The course management software (Angel) returns the answers as its default position. In the end-of-semester chaos, I forgot to flick the switch that stops that… And I never noticed because Angel doesn’t let you pretend to be a student doing the test ahead of time: you can only get the student view in real time. And I did not have real time.

I was at a conference in Thailand, jet lagged. I got to do the test eight hours after it went live and just a few minutes before I was due to give my keynote talk. I immediately saw the problem (oh that sinking feeling). But by then, about 15 students had done the test. Naturally, most of them had got 100% on their second go (although my favorite exception was the first student: from 46% to 93% [93%?]).
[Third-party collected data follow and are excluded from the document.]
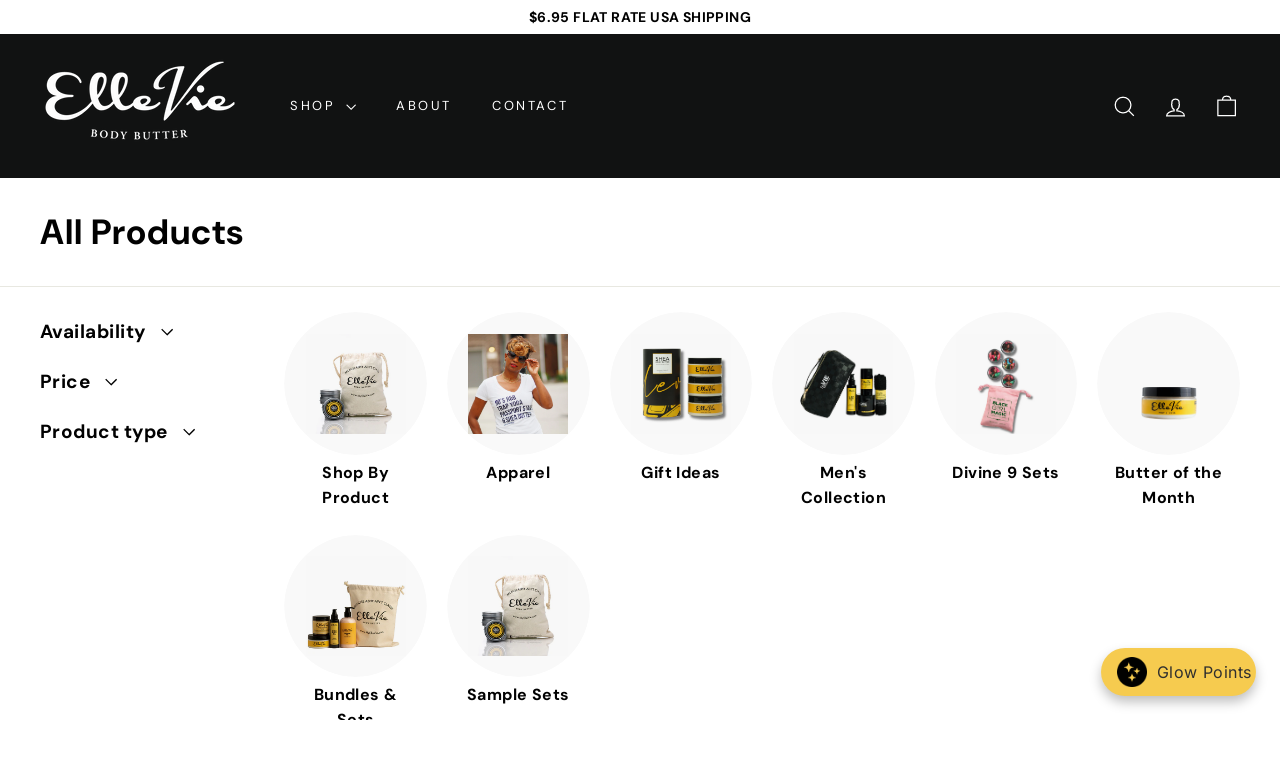

--- FILE ---
content_type: text/json
request_url: https://conf.config-security.com/model
body_size: 87
content:
{"title":"recommendation AI model (keras)","structure":"release_id=0x7f:55:3e:25:77:4d:65:76:3f:4b:3e:3d:52:40:31:6c:32:48:57:2d:2e:39:4b:33:57:59:5c:38:61;keras;2n366jfvtbwt5bkeyetqq6l93qsn9hgj2f00c6qhvqw1gbgr76an7kj0wica3c1cjweqt5g0","weights":"../weights/7f553e25.h5","biases":"../biases/7f553e25.h5"}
I realized immediately the test was a blow out. If I switched off the answers there and then, what to do about those 15 students? I debated calling the whole exam off but decided that most of the students would have a proper go the first time, and so learn something. But as an assessment, it was clearly blown. I would have to give everyone who did the exam 100%. Which I duly did.

The fiasco generated an interesting study in humanity. Of the 181 students who did the final exam, just six emailed to point out the problem. (To put that in perspective, four other students emailed to complain about their blog grades during that same period.) One of the six covered herself in glory. She emailed me, a TA and my staff assistant to point the problem out – and then deliberately did not use the right answers before her second go. Another of the six (one of this year’s blog plagiarists) used the answers to elevate her score to 100%, and then asked for extra credit for bringing it to my attention.

Among the other 175 students, there were 15 who got all questions correct on their first and only go. It is possible that they genuinely achieved 100% through their own efforts. If so, I hope those students took great satisfaction. But on none of the previous tests did anyone get everything right, let alone on their first go. Hard to think the list of answers wasn’t floating around the class, despite the honor pledge. It’s no wonder there is so much corruption in society.baraka_monkey

Still, no getting round it: what a cock-up on my part. Apologies folks.